● **WHAT THE TASK REQUIRES**
Filter the rows below, keeping only those that contain the word "white", and copy each kept row in full.

● **DATASET ENTRIES**
■ ■ ■ ■ ■ ■ ■

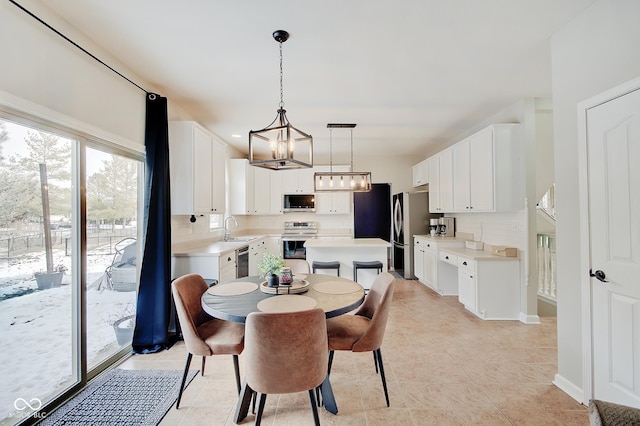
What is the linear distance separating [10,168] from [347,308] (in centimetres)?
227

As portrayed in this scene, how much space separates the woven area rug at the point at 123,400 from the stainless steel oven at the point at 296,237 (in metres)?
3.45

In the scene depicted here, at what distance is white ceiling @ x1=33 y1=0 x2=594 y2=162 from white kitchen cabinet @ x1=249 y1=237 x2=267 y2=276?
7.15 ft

■ ■ ■ ■ ■ ■ ■

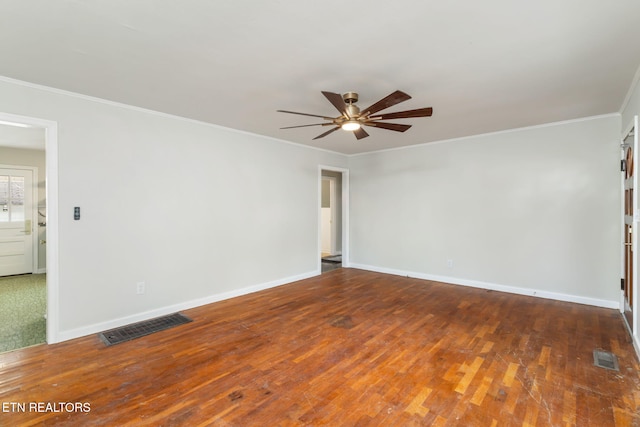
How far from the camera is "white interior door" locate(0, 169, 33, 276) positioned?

■ ■ ■ ■ ■ ■ ■

● **FULL OUTPUT**
In the scene depicted here, at what distance is white ceiling @ x1=33 y1=0 x2=594 y2=162 from white kitchen cabinet @ x1=249 y1=237 x2=267 y2=276?
How far from the camera is "white interior door" locate(0, 169, 33, 276) positioned?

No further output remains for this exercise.